第202話 知っていそうに見える人たち

 今回は身近で起こった、変な歪みの話。

 祖母に新型コロナのワクチン接種の申し込みの必要があり、さて、どうするかというところですが、祖母が何故か妹(僕からすれば大叔母)に相談して、一悶着あった。

 この件で分かったのは、僕の中では大叔母は現代人だ、という錯覚があったこと。祖母は非現代的で、ガラケーも使えなければ、テレビのデータ放送も知らないのですが、大叔母は僕の中ではそれらと正反対に見えていた。しかしワクチンの予約に関しては、「これ(QRコード)をスマホで写せばできる」と輪郭しか分からないようで、例えば何らかのサイトにアクセスして、そこでの登録にメールアドレスが必要だとか、そんなもっと具体的にどんな手順で登録していくかは言わないし、そもそも大叔母はガラケーを使っていて、スマホではない。どうやら家族に代わりにやってもらい、何が行われたかは大叔母自身は知らないらしい。

 僕が困ったのは、誰のメールアドレスを使うかとか、僕のスマホに速度制限というものがあるのをどう説明するか、ということで、実はここに「知っている」という絶対的な壁があると思った。

 例えば地元民なら道案内ができる、道を「知っている」というのは実際には錯覚で、100%ではない。学者ならその分野について何もかもを「知っている」というのもやっぱり錯覚。学者ではなくても、小学校の先生は子どもたちからはなんでも「知っている」ように見えても、きっと全ては知らない。若い人からすれば、老人は知識を蓄えているように見えても、実際はそこまでではない。むしろ僕たちは「現代」に必死にしがみついて、食い下がっていかないと、何も「知らない」老人になってしまう。

 本当はこの疑問は全てに向けられるはずで、両親でさえ、何もかもを「知っている」ように見えても、本当は知らないことが多いし、では、誰が「知っている」のかを考えてみると、実はそんな人はいない。知識も知恵も分割されて情報か知識か記憶として保存されていて、そこから必要なものを探して、学ぶことになる。これを怠ってしまうと、どこかで「現代」との隔絶が起こって、そこはもうどうやっても渡れない深い溝になる。我が家がインターネット回線が敷かれていないどころか、電話がまだ黒電話であるのが、まさにこれ。

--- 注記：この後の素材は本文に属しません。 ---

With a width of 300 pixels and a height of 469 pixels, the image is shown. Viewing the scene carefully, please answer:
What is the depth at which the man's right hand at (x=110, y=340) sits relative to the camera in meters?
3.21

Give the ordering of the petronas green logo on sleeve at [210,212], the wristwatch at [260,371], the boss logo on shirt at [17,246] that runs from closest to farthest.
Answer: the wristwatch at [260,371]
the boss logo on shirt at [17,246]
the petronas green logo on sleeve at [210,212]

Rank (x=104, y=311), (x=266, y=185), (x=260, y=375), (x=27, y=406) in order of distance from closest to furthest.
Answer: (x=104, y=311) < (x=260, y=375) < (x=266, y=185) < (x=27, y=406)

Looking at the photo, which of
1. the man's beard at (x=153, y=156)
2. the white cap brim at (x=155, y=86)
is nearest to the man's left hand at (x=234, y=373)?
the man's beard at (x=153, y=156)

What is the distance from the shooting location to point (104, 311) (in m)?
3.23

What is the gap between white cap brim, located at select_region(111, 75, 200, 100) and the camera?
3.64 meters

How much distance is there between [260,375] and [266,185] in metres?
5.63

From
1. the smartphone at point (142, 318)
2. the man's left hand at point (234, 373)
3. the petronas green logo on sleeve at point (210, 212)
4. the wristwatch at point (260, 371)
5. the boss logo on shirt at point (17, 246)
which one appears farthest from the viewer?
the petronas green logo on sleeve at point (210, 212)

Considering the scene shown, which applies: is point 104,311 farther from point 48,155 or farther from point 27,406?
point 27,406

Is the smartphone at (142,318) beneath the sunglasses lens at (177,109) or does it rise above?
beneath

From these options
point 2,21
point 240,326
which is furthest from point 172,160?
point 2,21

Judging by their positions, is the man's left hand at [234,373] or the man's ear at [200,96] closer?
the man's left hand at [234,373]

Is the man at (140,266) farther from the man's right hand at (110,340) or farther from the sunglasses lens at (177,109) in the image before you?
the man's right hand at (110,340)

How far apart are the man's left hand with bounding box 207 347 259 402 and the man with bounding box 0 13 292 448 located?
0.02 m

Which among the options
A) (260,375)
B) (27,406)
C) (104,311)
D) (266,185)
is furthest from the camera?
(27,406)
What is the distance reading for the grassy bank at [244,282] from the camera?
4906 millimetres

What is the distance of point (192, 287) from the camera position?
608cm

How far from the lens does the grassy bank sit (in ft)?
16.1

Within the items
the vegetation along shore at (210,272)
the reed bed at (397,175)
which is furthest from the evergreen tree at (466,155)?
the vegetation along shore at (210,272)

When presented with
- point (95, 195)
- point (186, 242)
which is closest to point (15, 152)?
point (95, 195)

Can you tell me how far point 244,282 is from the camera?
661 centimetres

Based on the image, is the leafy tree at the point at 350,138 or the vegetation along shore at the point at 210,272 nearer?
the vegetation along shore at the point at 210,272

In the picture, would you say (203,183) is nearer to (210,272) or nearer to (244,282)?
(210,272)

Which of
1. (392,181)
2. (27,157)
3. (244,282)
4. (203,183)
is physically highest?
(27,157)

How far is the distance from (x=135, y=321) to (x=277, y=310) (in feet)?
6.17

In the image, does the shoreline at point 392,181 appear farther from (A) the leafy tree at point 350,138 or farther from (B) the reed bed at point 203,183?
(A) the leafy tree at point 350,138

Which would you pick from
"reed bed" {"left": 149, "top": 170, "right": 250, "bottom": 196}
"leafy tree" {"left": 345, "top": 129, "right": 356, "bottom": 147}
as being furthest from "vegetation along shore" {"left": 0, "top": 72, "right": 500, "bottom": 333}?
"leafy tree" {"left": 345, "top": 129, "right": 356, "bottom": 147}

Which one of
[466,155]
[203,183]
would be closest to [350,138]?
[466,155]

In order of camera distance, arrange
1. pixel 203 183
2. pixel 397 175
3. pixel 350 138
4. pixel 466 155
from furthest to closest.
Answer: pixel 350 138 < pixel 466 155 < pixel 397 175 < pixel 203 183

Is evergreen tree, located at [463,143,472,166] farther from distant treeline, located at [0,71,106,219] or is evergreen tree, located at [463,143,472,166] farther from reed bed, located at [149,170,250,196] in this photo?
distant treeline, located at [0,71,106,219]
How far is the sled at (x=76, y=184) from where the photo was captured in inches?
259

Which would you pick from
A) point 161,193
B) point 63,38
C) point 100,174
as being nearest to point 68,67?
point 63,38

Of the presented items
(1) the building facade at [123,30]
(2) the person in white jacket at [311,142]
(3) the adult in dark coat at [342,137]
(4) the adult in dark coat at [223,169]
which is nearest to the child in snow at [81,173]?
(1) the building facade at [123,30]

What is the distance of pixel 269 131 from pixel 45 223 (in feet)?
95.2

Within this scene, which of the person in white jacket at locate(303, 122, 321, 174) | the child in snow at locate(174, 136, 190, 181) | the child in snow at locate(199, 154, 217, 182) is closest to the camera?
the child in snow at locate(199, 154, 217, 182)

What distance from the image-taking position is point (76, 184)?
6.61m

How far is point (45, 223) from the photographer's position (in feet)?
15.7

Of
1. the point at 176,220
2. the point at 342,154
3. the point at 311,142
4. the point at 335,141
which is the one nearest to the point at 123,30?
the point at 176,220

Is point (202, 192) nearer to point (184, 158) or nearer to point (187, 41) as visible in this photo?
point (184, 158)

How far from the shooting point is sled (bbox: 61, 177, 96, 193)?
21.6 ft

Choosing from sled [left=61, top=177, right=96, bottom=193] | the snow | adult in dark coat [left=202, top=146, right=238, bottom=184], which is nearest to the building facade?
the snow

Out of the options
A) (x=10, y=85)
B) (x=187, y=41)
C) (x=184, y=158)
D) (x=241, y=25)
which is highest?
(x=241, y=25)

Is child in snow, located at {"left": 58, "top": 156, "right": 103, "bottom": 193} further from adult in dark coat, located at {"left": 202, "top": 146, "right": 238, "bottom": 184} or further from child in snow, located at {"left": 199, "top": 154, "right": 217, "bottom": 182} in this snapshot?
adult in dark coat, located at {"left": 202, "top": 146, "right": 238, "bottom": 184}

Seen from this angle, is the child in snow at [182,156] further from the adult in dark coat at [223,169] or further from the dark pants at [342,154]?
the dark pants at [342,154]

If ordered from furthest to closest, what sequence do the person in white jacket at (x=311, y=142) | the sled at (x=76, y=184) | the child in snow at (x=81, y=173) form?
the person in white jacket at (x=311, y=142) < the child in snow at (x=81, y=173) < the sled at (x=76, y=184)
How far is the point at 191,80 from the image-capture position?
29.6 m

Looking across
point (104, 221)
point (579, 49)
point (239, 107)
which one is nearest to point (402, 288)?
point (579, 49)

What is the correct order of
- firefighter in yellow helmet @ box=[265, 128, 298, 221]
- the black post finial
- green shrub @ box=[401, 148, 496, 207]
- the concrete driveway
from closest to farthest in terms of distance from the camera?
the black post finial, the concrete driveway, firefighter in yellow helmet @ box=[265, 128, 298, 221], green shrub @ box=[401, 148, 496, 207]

 それにしても相対評価というのは怖いと本当に思った。誰かと比べれば「知っている」ように見えても、実際には「知らない」となったら、どこかで何かを間違えそう。そう、政治家が何を「知っている」のか、とか、メディアが何を「知っている」のか、とか、そんなことも言える。今の世の中では感染症対策がさまざまに言われるけど、偉い政治家や偉い学者が「知っている」ことと、僕たち、普通の民衆が「知っている」ことは、実は少し違うのでは。そのズレが生じるのは、うーん、単純に情報が伝わる過程にあるとは思うけど、もはやそんなことは言えない情報化社会なわけで、本当に「知ろう」と思えば僕たちは必要な情報にアクセスできるはず。そうしないのは結局は自分の怠慢となるのかな。「知っている」つもりで、満足するのが怠慢なのかは、意見が割れそうだけど。